I rise because I was wound up to speak to an amendment that was tabled by the hon. Member for Bassetlaw, but it was not moved.
I wish to ask a question, which of course is not directly related to the amendment but was promptedby it. The clause is about further provision for intervention directions and, therefore, gives options for interventions. The hon. Gentleman obviously thought about ways in which powers of entry and other things could provide opportunities for intervention.
I would be grateful if the Minister gave some examples of the sort of further provision that she envisages will result from the Bill. What would be an extreme example of a regulation under the Bill? Thisis an enabling clause to allow secondary regulation. Clause 42(6) states that regulations will be made by the Lord Chancellor, but will all regulations be made by him? Will the Minister say what kinds of measures she envisages will be introduced under the clause?
As the hon. Gentleman said, this is an enabling clause, behind which lies the idea that, if an approved regulator failed or refused to provide the information that the board required, it could apply to the court for a warrant to search premises and to seize materials.
The clause gives the Lord Chancellor a power to make regulations about what the judge or justice of the peace should consider before granting a warrant, and how such a warrant might be executed. The Lord Chancellor must consult with or, indeed, receive the recommendation of the board before he makes regulations. I do not quite know whether that answers the hon. Gentleman’s question.
I expected the Minister to say what she said, but I would like to ask some further questions. Elsewhere in the Ministry of Justice portfolio, there is a Tribunals, Courts and Enforcement Bill, which I anticipate will be discussed on the Floor of the House on Report and Third Reading in the relatively near future. One of the issues with that Bill is powers of entry, to which the clause also relates. We should not legislate to give powers of entry without people knowing clearly who will come to enter and what powers they will have. Such people should be clearly identifiable as people with authority.
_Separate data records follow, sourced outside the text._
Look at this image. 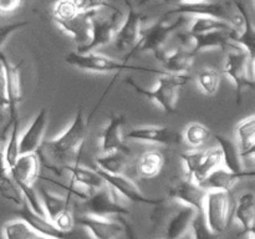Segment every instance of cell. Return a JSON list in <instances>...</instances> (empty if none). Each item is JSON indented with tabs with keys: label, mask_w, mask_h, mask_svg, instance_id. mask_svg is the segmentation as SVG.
<instances>
[{
	"label": "cell",
	"mask_w": 255,
	"mask_h": 239,
	"mask_svg": "<svg viewBox=\"0 0 255 239\" xmlns=\"http://www.w3.org/2000/svg\"><path fill=\"white\" fill-rule=\"evenodd\" d=\"M117 76H119V74H116V76L114 77L111 84L106 89V92H104V95L100 97L96 107L92 110V112L89 116H85L84 110L79 109V111L76 112L71 123L69 124V127L62 133L54 137V138L47 139V141H42L39 149H41L46 154L47 158H50V161L52 163L50 164L51 168L56 167V168L65 169L66 167L79 163L82 149H84L85 143H86L87 134H89V127L90 123H91L92 117H94L95 112L97 111L100 104L105 99L109 90L115 84Z\"/></svg>",
	"instance_id": "cell-1"
},
{
	"label": "cell",
	"mask_w": 255,
	"mask_h": 239,
	"mask_svg": "<svg viewBox=\"0 0 255 239\" xmlns=\"http://www.w3.org/2000/svg\"><path fill=\"white\" fill-rule=\"evenodd\" d=\"M191 76L188 74H169L163 72L158 77V82L153 89H144L137 84L133 79L128 77L126 80L127 85L132 87L137 94L147 97L152 102L158 105L167 114H174L178 101L179 89L188 84Z\"/></svg>",
	"instance_id": "cell-2"
},
{
	"label": "cell",
	"mask_w": 255,
	"mask_h": 239,
	"mask_svg": "<svg viewBox=\"0 0 255 239\" xmlns=\"http://www.w3.org/2000/svg\"><path fill=\"white\" fill-rule=\"evenodd\" d=\"M169 15H192V16H208L213 19H219L227 21L232 26L238 30V34L244 27V19L242 12L237 9L236 4L232 1L221 2L213 0H204V1L192 2V4L174 5L172 10H169L166 16Z\"/></svg>",
	"instance_id": "cell-3"
},
{
	"label": "cell",
	"mask_w": 255,
	"mask_h": 239,
	"mask_svg": "<svg viewBox=\"0 0 255 239\" xmlns=\"http://www.w3.org/2000/svg\"><path fill=\"white\" fill-rule=\"evenodd\" d=\"M173 20L159 19L149 26L141 30L139 40L136 46L125 56V60L134 56L136 54L152 52L156 56L163 51V45L173 32H176L186 22V16L174 15Z\"/></svg>",
	"instance_id": "cell-4"
},
{
	"label": "cell",
	"mask_w": 255,
	"mask_h": 239,
	"mask_svg": "<svg viewBox=\"0 0 255 239\" xmlns=\"http://www.w3.org/2000/svg\"><path fill=\"white\" fill-rule=\"evenodd\" d=\"M231 47L223 72L236 86V99L241 104L244 90L254 89V60L238 45L233 44Z\"/></svg>",
	"instance_id": "cell-5"
},
{
	"label": "cell",
	"mask_w": 255,
	"mask_h": 239,
	"mask_svg": "<svg viewBox=\"0 0 255 239\" xmlns=\"http://www.w3.org/2000/svg\"><path fill=\"white\" fill-rule=\"evenodd\" d=\"M65 61L69 65H71V66L76 67V69L84 70V71L100 72V74H105V72H116V74H120L122 71H131V70L163 74V72L158 71V70H153L151 67L128 65L127 62L119 61V60L105 56V55L101 54H96V52L80 54V52L71 51L65 56Z\"/></svg>",
	"instance_id": "cell-6"
},
{
	"label": "cell",
	"mask_w": 255,
	"mask_h": 239,
	"mask_svg": "<svg viewBox=\"0 0 255 239\" xmlns=\"http://www.w3.org/2000/svg\"><path fill=\"white\" fill-rule=\"evenodd\" d=\"M232 192L207 191L203 206V216L208 228L213 233L222 234L227 229L233 214Z\"/></svg>",
	"instance_id": "cell-7"
},
{
	"label": "cell",
	"mask_w": 255,
	"mask_h": 239,
	"mask_svg": "<svg viewBox=\"0 0 255 239\" xmlns=\"http://www.w3.org/2000/svg\"><path fill=\"white\" fill-rule=\"evenodd\" d=\"M121 22L122 12L117 7L112 10L109 16H102L100 11H96L91 17L90 41L84 46L77 47L76 52H80V54L94 52V50L99 49V47L111 44Z\"/></svg>",
	"instance_id": "cell-8"
},
{
	"label": "cell",
	"mask_w": 255,
	"mask_h": 239,
	"mask_svg": "<svg viewBox=\"0 0 255 239\" xmlns=\"http://www.w3.org/2000/svg\"><path fill=\"white\" fill-rule=\"evenodd\" d=\"M84 214L101 218H109L110 216H128L129 209L120 204L116 201V192L110 187L97 189L92 194H89L82 203Z\"/></svg>",
	"instance_id": "cell-9"
},
{
	"label": "cell",
	"mask_w": 255,
	"mask_h": 239,
	"mask_svg": "<svg viewBox=\"0 0 255 239\" xmlns=\"http://www.w3.org/2000/svg\"><path fill=\"white\" fill-rule=\"evenodd\" d=\"M125 138L137 142L178 146L182 143V133L167 126H143L132 128L125 134Z\"/></svg>",
	"instance_id": "cell-10"
},
{
	"label": "cell",
	"mask_w": 255,
	"mask_h": 239,
	"mask_svg": "<svg viewBox=\"0 0 255 239\" xmlns=\"http://www.w3.org/2000/svg\"><path fill=\"white\" fill-rule=\"evenodd\" d=\"M107 187L112 189L114 192L121 194L128 201L133 203H142V204H151V206H157L162 202V199H151L147 198L141 189L138 188L136 183L125 174H110L106 172H102L100 169H96Z\"/></svg>",
	"instance_id": "cell-11"
},
{
	"label": "cell",
	"mask_w": 255,
	"mask_h": 239,
	"mask_svg": "<svg viewBox=\"0 0 255 239\" xmlns=\"http://www.w3.org/2000/svg\"><path fill=\"white\" fill-rule=\"evenodd\" d=\"M127 7H128V14L120 25L114 41L119 51L129 52L139 40L142 30V15L132 6V4Z\"/></svg>",
	"instance_id": "cell-12"
},
{
	"label": "cell",
	"mask_w": 255,
	"mask_h": 239,
	"mask_svg": "<svg viewBox=\"0 0 255 239\" xmlns=\"http://www.w3.org/2000/svg\"><path fill=\"white\" fill-rule=\"evenodd\" d=\"M96 11H77L64 19H55L57 26L72 37L77 42V47H81L90 41L91 36V17Z\"/></svg>",
	"instance_id": "cell-13"
},
{
	"label": "cell",
	"mask_w": 255,
	"mask_h": 239,
	"mask_svg": "<svg viewBox=\"0 0 255 239\" xmlns=\"http://www.w3.org/2000/svg\"><path fill=\"white\" fill-rule=\"evenodd\" d=\"M206 194V189L186 177L177 181L169 189V197L172 199L179 202L182 206L191 207L196 212H203Z\"/></svg>",
	"instance_id": "cell-14"
},
{
	"label": "cell",
	"mask_w": 255,
	"mask_h": 239,
	"mask_svg": "<svg viewBox=\"0 0 255 239\" xmlns=\"http://www.w3.org/2000/svg\"><path fill=\"white\" fill-rule=\"evenodd\" d=\"M75 223L86 229L94 239H119L124 233L122 222H116L110 218L81 214L75 219Z\"/></svg>",
	"instance_id": "cell-15"
},
{
	"label": "cell",
	"mask_w": 255,
	"mask_h": 239,
	"mask_svg": "<svg viewBox=\"0 0 255 239\" xmlns=\"http://www.w3.org/2000/svg\"><path fill=\"white\" fill-rule=\"evenodd\" d=\"M0 59L2 60L6 72L7 81V115L9 123L14 120L19 119V105L22 101V81L21 72L19 65L10 64L4 54L0 51ZM7 123V124H9Z\"/></svg>",
	"instance_id": "cell-16"
},
{
	"label": "cell",
	"mask_w": 255,
	"mask_h": 239,
	"mask_svg": "<svg viewBox=\"0 0 255 239\" xmlns=\"http://www.w3.org/2000/svg\"><path fill=\"white\" fill-rule=\"evenodd\" d=\"M125 122L126 120L122 115H112L110 117L109 123L100 136V148H101L102 154L111 153V152L129 153V149L125 141L126 138H125L124 129H122Z\"/></svg>",
	"instance_id": "cell-17"
},
{
	"label": "cell",
	"mask_w": 255,
	"mask_h": 239,
	"mask_svg": "<svg viewBox=\"0 0 255 239\" xmlns=\"http://www.w3.org/2000/svg\"><path fill=\"white\" fill-rule=\"evenodd\" d=\"M47 127V110L41 109L30 122L22 136L19 137V156L26 153H36L44 141Z\"/></svg>",
	"instance_id": "cell-18"
},
{
	"label": "cell",
	"mask_w": 255,
	"mask_h": 239,
	"mask_svg": "<svg viewBox=\"0 0 255 239\" xmlns=\"http://www.w3.org/2000/svg\"><path fill=\"white\" fill-rule=\"evenodd\" d=\"M16 214L20 219L29 224L30 228L37 236L54 239H70L71 233H66V232H61L60 229H57V227L47 217L39 216L35 212H32L25 202L22 203L21 208L16 212Z\"/></svg>",
	"instance_id": "cell-19"
},
{
	"label": "cell",
	"mask_w": 255,
	"mask_h": 239,
	"mask_svg": "<svg viewBox=\"0 0 255 239\" xmlns=\"http://www.w3.org/2000/svg\"><path fill=\"white\" fill-rule=\"evenodd\" d=\"M39 156L37 153L20 154L14 166L7 169L9 176L16 186H34L39 176Z\"/></svg>",
	"instance_id": "cell-20"
},
{
	"label": "cell",
	"mask_w": 255,
	"mask_h": 239,
	"mask_svg": "<svg viewBox=\"0 0 255 239\" xmlns=\"http://www.w3.org/2000/svg\"><path fill=\"white\" fill-rule=\"evenodd\" d=\"M254 172L246 171L244 173H233L224 168L223 166L214 169L213 172L204 177L202 181L198 182L199 186L206 191H224L232 192V188L236 186V183L246 177H253Z\"/></svg>",
	"instance_id": "cell-21"
},
{
	"label": "cell",
	"mask_w": 255,
	"mask_h": 239,
	"mask_svg": "<svg viewBox=\"0 0 255 239\" xmlns=\"http://www.w3.org/2000/svg\"><path fill=\"white\" fill-rule=\"evenodd\" d=\"M157 60L161 62L164 72L169 74H186L193 65L196 55L186 47L178 46L173 51L166 52L163 50L156 55Z\"/></svg>",
	"instance_id": "cell-22"
},
{
	"label": "cell",
	"mask_w": 255,
	"mask_h": 239,
	"mask_svg": "<svg viewBox=\"0 0 255 239\" xmlns=\"http://www.w3.org/2000/svg\"><path fill=\"white\" fill-rule=\"evenodd\" d=\"M193 45L191 51L194 55L211 49H228L232 46L238 32L234 31H211L204 34L192 35Z\"/></svg>",
	"instance_id": "cell-23"
},
{
	"label": "cell",
	"mask_w": 255,
	"mask_h": 239,
	"mask_svg": "<svg viewBox=\"0 0 255 239\" xmlns=\"http://www.w3.org/2000/svg\"><path fill=\"white\" fill-rule=\"evenodd\" d=\"M197 212L191 207L182 206L181 209L167 217L164 227V239H181L191 229Z\"/></svg>",
	"instance_id": "cell-24"
},
{
	"label": "cell",
	"mask_w": 255,
	"mask_h": 239,
	"mask_svg": "<svg viewBox=\"0 0 255 239\" xmlns=\"http://www.w3.org/2000/svg\"><path fill=\"white\" fill-rule=\"evenodd\" d=\"M236 221L241 224L243 233L249 239H255L254 221H255V197L252 192L242 194L237 202L236 209L233 211Z\"/></svg>",
	"instance_id": "cell-25"
},
{
	"label": "cell",
	"mask_w": 255,
	"mask_h": 239,
	"mask_svg": "<svg viewBox=\"0 0 255 239\" xmlns=\"http://www.w3.org/2000/svg\"><path fill=\"white\" fill-rule=\"evenodd\" d=\"M237 138H238V151L242 159L254 158L255 151V116L246 117L238 122L236 127Z\"/></svg>",
	"instance_id": "cell-26"
},
{
	"label": "cell",
	"mask_w": 255,
	"mask_h": 239,
	"mask_svg": "<svg viewBox=\"0 0 255 239\" xmlns=\"http://www.w3.org/2000/svg\"><path fill=\"white\" fill-rule=\"evenodd\" d=\"M65 169L69 171L72 183L85 187L90 191L95 192L106 186V183H105L104 179L101 178V176H100L96 169L87 168V167L81 166L80 163L72 164V166L66 167Z\"/></svg>",
	"instance_id": "cell-27"
},
{
	"label": "cell",
	"mask_w": 255,
	"mask_h": 239,
	"mask_svg": "<svg viewBox=\"0 0 255 239\" xmlns=\"http://www.w3.org/2000/svg\"><path fill=\"white\" fill-rule=\"evenodd\" d=\"M216 139L222 152V161H223L224 168L233 173H244L246 169H244L243 161H242L237 144L232 142L228 137H224L222 134H216Z\"/></svg>",
	"instance_id": "cell-28"
},
{
	"label": "cell",
	"mask_w": 255,
	"mask_h": 239,
	"mask_svg": "<svg viewBox=\"0 0 255 239\" xmlns=\"http://www.w3.org/2000/svg\"><path fill=\"white\" fill-rule=\"evenodd\" d=\"M237 9L242 12L244 19V27L241 32L238 34L237 39L234 40V44L241 46L242 49L246 50L249 54V56L252 59H255V30L253 24H252V20L249 17L248 11H247L246 4L243 2V0H236L234 1Z\"/></svg>",
	"instance_id": "cell-29"
},
{
	"label": "cell",
	"mask_w": 255,
	"mask_h": 239,
	"mask_svg": "<svg viewBox=\"0 0 255 239\" xmlns=\"http://www.w3.org/2000/svg\"><path fill=\"white\" fill-rule=\"evenodd\" d=\"M39 198L41 201L42 208H44L45 214L51 222L55 221L57 216L65 209L69 208V196H59L56 193H52L51 191L45 186L39 187Z\"/></svg>",
	"instance_id": "cell-30"
},
{
	"label": "cell",
	"mask_w": 255,
	"mask_h": 239,
	"mask_svg": "<svg viewBox=\"0 0 255 239\" xmlns=\"http://www.w3.org/2000/svg\"><path fill=\"white\" fill-rule=\"evenodd\" d=\"M164 166V157L158 151H147L137 162V173L141 178L151 179L161 173Z\"/></svg>",
	"instance_id": "cell-31"
},
{
	"label": "cell",
	"mask_w": 255,
	"mask_h": 239,
	"mask_svg": "<svg viewBox=\"0 0 255 239\" xmlns=\"http://www.w3.org/2000/svg\"><path fill=\"white\" fill-rule=\"evenodd\" d=\"M211 31H234L238 32V30L227 21L219 19H213L208 16H196L189 26L188 32L192 35L204 34V32Z\"/></svg>",
	"instance_id": "cell-32"
},
{
	"label": "cell",
	"mask_w": 255,
	"mask_h": 239,
	"mask_svg": "<svg viewBox=\"0 0 255 239\" xmlns=\"http://www.w3.org/2000/svg\"><path fill=\"white\" fill-rule=\"evenodd\" d=\"M97 169L110 174H124L127 163V153L125 152H111L105 153L95 159Z\"/></svg>",
	"instance_id": "cell-33"
},
{
	"label": "cell",
	"mask_w": 255,
	"mask_h": 239,
	"mask_svg": "<svg viewBox=\"0 0 255 239\" xmlns=\"http://www.w3.org/2000/svg\"><path fill=\"white\" fill-rule=\"evenodd\" d=\"M222 166H223V161H222V152L219 147H211L208 149H203V157H202L198 171L194 176V182L198 183L204 177L208 176L211 172Z\"/></svg>",
	"instance_id": "cell-34"
},
{
	"label": "cell",
	"mask_w": 255,
	"mask_h": 239,
	"mask_svg": "<svg viewBox=\"0 0 255 239\" xmlns=\"http://www.w3.org/2000/svg\"><path fill=\"white\" fill-rule=\"evenodd\" d=\"M10 127L9 137H7L6 146L4 149L5 163H6L7 169L14 166L19 157V137H20V119L14 120L7 124Z\"/></svg>",
	"instance_id": "cell-35"
},
{
	"label": "cell",
	"mask_w": 255,
	"mask_h": 239,
	"mask_svg": "<svg viewBox=\"0 0 255 239\" xmlns=\"http://www.w3.org/2000/svg\"><path fill=\"white\" fill-rule=\"evenodd\" d=\"M209 137H211V129L206 124L199 123V122L189 123L182 134V139H184L193 148L203 146L208 141Z\"/></svg>",
	"instance_id": "cell-36"
},
{
	"label": "cell",
	"mask_w": 255,
	"mask_h": 239,
	"mask_svg": "<svg viewBox=\"0 0 255 239\" xmlns=\"http://www.w3.org/2000/svg\"><path fill=\"white\" fill-rule=\"evenodd\" d=\"M4 239H35L37 234L22 219H12L2 226Z\"/></svg>",
	"instance_id": "cell-37"
},
{
	"label": "cell",
	"mask_w": 255,
	"mask_h": 239,
	"mask_svg": "<svg viewBox=\"0 0 255 239\" xmlns=\"http://www.w3.org/2000/svg\"><path fill=\"white\" fill-rule=\"evenodd\" d=\"M198 86L201 91L207 96H213L218 92L221 86V74L216 69L207 67L198 74L197 77Z\"/></svg>",
	"instance_id": "cell-38"
},
{
	"label": "cell",
	"mask_w": 255,
	"mask_h": 239,
	"mask_svg": "<svg viewBox=\"0 0 255 239\" xmlns=\"http://www.w3.org/2000/svg\"><path fill=\"white\" fill-rule=\"evenodd\" d=\"M202 157H203V149H191V151H186L181 153L182 163H183L184 174L186 178L194 181V176H196L198 167L201 164Z\"/></svg>",
	"instance_id": "cell-39"
},
{
	"label": "cell",
	"mask_w": 255,
	"mask_h": 239,
	"mask_svg": "<svg viewBox=\"0 0 255 239\" xmlns=\"http://www.w3.org/2000/svg\"><path fill=\"white\" fill-rule=\"evenodd\" d=\"M192 239H219V234L213 233L208 228L203 212H197L191 224Z\"/></svg>",
	"instance_id": "cell-40"
},
{
	"label": "cell",
	"mask_w": 255,
	"mask_h": 239,
	"mask_svg": "<svg viewBox=\"0 0 255 239\" xmlns=\"http://www.w3.org/2000/svg\"><path fill=\"white\" fill-rule=\"evenodd\" d=\"M0 196L2 198L7 199V201L12 202L16 206H22L24 203V198H22V194L20 192V189L17 188V186L15 184V182L10 178V176L5 177L2 181H0Z\"/></svg>",
	"instance_id": "cell-41"
},
{
	"label": "cell",
	"mask_w": 255,
	"mask_h": 239,
	"mask_svg": "<svg viewBox=\"0 0 255 239\" xmlns=\"http://www.w3.org/2000/svg\"><path fill=\"white\" fill-rule=\"evenodd\" d=\"M72 4L75 5L79 11L89 12V11H100L101 9L106 7V9L115 10L112 5H110L109 0H71Z\"/></svg>",
	"instance_id": "cell-42"
},
{
	"label": "cell",
	"mask_w": 255,
	"mask_h": 239,
	"mask_svg": "<svg viewBox=\"0 0 255 239\" xmlns=\"http://www.w3.org/2000/svg\"><path fill=\"white\" fill-rule=\"evenodd\" d=\"M55 226L57 227V229H60L61 232H66V233H71L72 229L75 226V218L72 216L70 208L65 209L64 212L59 214V216L55 218V221L52 222Z\"/></svg>",
	"instance_id": "cell-43"
},
{
	"label": "cell",
	"mask_w": 255,
	"mask_h": 239,
	"mask_svg": "<svg viewBox=\"0 0 255 239\" xmlns=\"http://www.w3.org/2000/svg\"><path fill=\"white\" fill-rule=\"evenodd\" d=\"M29 24H30L29 21H16V22H11V24L0 25V49L4 46L5 42L7 41V39H9L14 32L19 31V30H21L22 27L27 26Z\"/></svg>",
	"instance_id": "cell-44"
},
{
	"label": "cell",
	"mask_w": 255,
	"mask_h": 239,
	"mask_svg": "<svg viewBox=\"0 0 255 239\" xmlns=\"http://www.w3.org/2000/svg\"><path fill=\"white\" fill-rule=\"evenodd\" d=\"M0 110H7L6 72L1 59H0Z\"/></svg>",
	"instance_id": "cell-45"
},
{
	"label": "cell",
	"mask_w": 255,
	"mask_h": 239,
	"mask_svg": "<svg viewBox=\"0 0 255 239\" xmlns=\"http://www.w3.org/2000/svg\"><path fill=\"white\" fill-rule=\"evenodd\" d=\"M22 0H0V14H10L19 9Z\"/></svg>",
	"instance_id": "cell-46"
},
{
	"label": "cell",
	"mask_w": 255,
	"mask_h": 239,
	"mask_svg": "<svg viewBox=\"0 0 255 239\" xmlns=\"http://www.w3.org/2000/svg\"><path fill=\"white\" fill-rule=\"evenodd\" d=\"M7 176H9V172H7L6 163H5L4 149H2L1 142H0V181H2Z\"/></svg>",
	"instance_id": "cell-47"
},
{
	"label": "cell",
	"mask_w": 255,
	"mask_h": 239,
	"mask_svg": "<svg viewBox=\"0 0 255 239\" xmlns=\"http://www.w3.org/2000/svg\"><path fill=\"white\" fill-rule=\"evenodd\" d=\"M121 222H122V226H124V233H126L127 239H138L137 238V234L136 232H134L133 227H132L129 223H127V222H125L124 219H121Z\"/></svg>",
	"instance_id": "cell-48"
},
{
	"label": "cell",
	"mask_w": 255,
	"mask_h": 239,
	"mask_svg": "<svg viewBox=\"0 0 255 239\" xmlns=\"http://www.w3.org/2000/svg\"><path fill=\"white\" fill-rule=\"evenodd\" d=\"M164 4H172V5H181V4H192V2L204 1V0H162Z\"/></svg>",
	"instance_id": "cell-49"
},
{
	"label": "cell",
	"mask_w": 255,
	"mask_h": 239,
	"mask_svg": "<svg viewBox=\"0 0 255 239\" xmlns=\"http://www.w3.org/2000/svg\"><path fill=\"white\" fill-rule=\"evenodd\" d=\"M6 117H9L7 110H0V126H1L2 122H4V120L6 119Z\"/></svg>",
	"instance_id": "cell-50"
},
{
	"label": "cell",
	"mask_w": 255,
	"mask_h": 239,
	"mask_svg": "<svg viewBox=\"0 0 255 239\" xmlns=\"http://www.w3.org/2000/svg\"><path fill=\"white\" fill-rule=\"evenodd\" d=\"M45 1L46 2H49V4H57V2H60V1H62V0H45Z\"/></svg>",
	"instance_id": "cell-51"
},
{
	"label": "cell",
	"mask_w": 255,
	"mask_h": 239,
	"mask_svg": "<svg viewBox=\"0 0 255 239\" xmlns=\"http://www.w3.org/2000/svg\"><path fill=\"white\" fill-rule=\"evenodd\" d=\"M148 1H151V0H139L138 5H144V4H147Z\"/></svg>",
	"instance_id": "cell-52"
},
{
	"label": "cell",
	"mask_w": 255,
	"mask_h": 239,
	"mask_svg": "<svg viewBox=\"0 0 255 239\" xmlns=\"http://www.w3.org/2000/svg\"><path fill=\"white\" fill-rule=\"evenodd\" d=\"M35 239H54V238H46V237H41V236H37Z\"/></svg>",
	"instance_id": "cell-53"
},
{
	"label": "cell",
	"mask_w": 255,
	"mask_h": 239,
	"mask_svg": "<svg viewBox=\"0 0 255 239\" xmlns=\"http://www.w3.org/2000/svg\"><path fill=\"white\" fill-rule=\"evenodd\" d=\"M125 2H126L127 6H129V5H131V1H129V0H125Z\"/></svg>",
	"instance_id": "cell-54"
}]
</instances>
What protection will the Bill provide for a citizen or organisation—by definition, it could be an individual or a company? What does the Bill provide to ensure that people know that a person coming to enter comes with authority? I am troubled because a recent review of current powers of entry under law showed that there are hundreds and that they relate to different people and organisations. The ordinary woman or man should know that people who come to enter do so with authority, and how to check that. How would a person know that another was authorised and what would they have to do to find out? I appreciate that that might be a secondary legislation point, but giving more powers willy-nilly to people to knock on doors and to enter is dangerous, unless we protect citizens against it, except for in the most extreme circumstances. People should know exactly what the score is and have the ability to avoid such action.
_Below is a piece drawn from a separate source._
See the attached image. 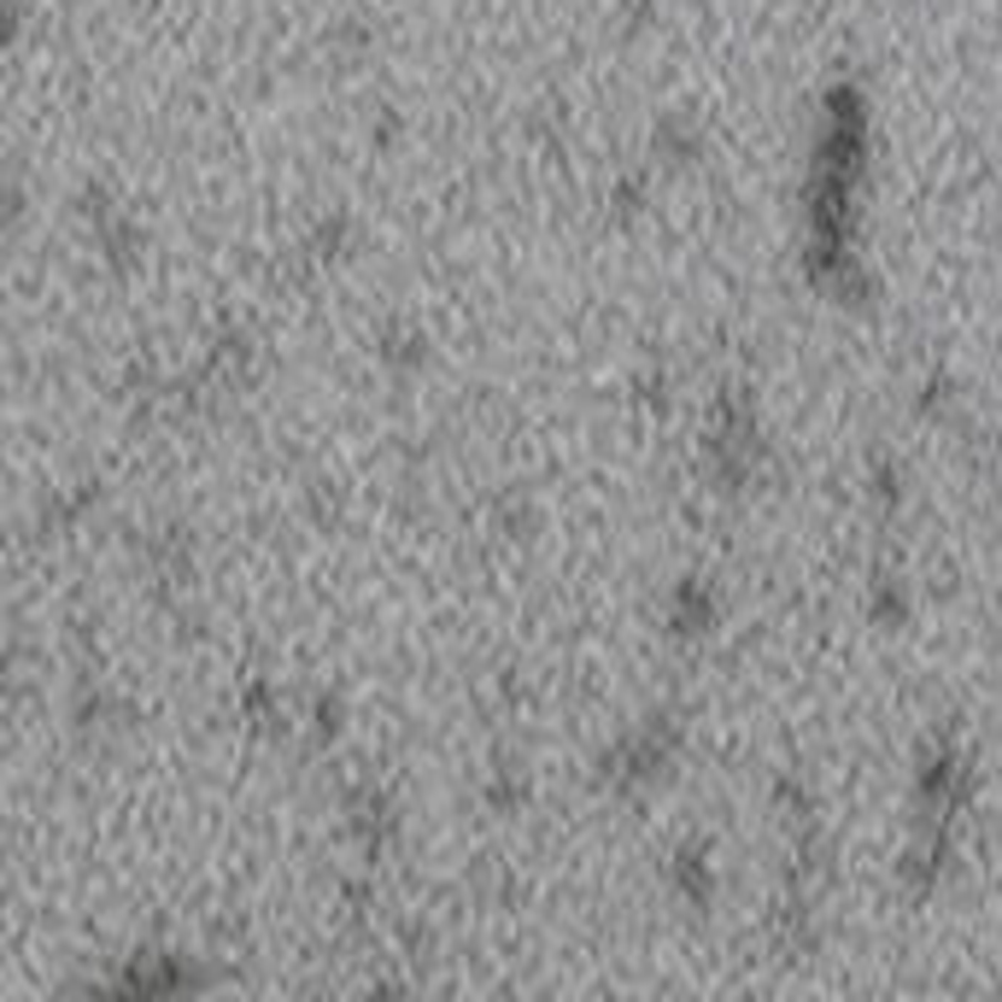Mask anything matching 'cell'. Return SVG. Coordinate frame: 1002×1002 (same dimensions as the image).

The hon. Gentleman makes a point that is important for two reasons. First, as he says, if someone comes knocking at one’s door, one ought to be able to know why and under what power they are there. Secondly, we should ensure that the Bill does not contradict the Tribunals, Courts and Enforcement Bill. The Lord Chancellor’s consideration of the judge or the justice of the peace is one aspect of the issue, but by way of reassurance to the hon. Gentleman, I shall consider the way in which the provision fits in with the Tribunals, Courts and Enforcement Bill, so that there is consistency. I shall write to the Committee about that at a later stage.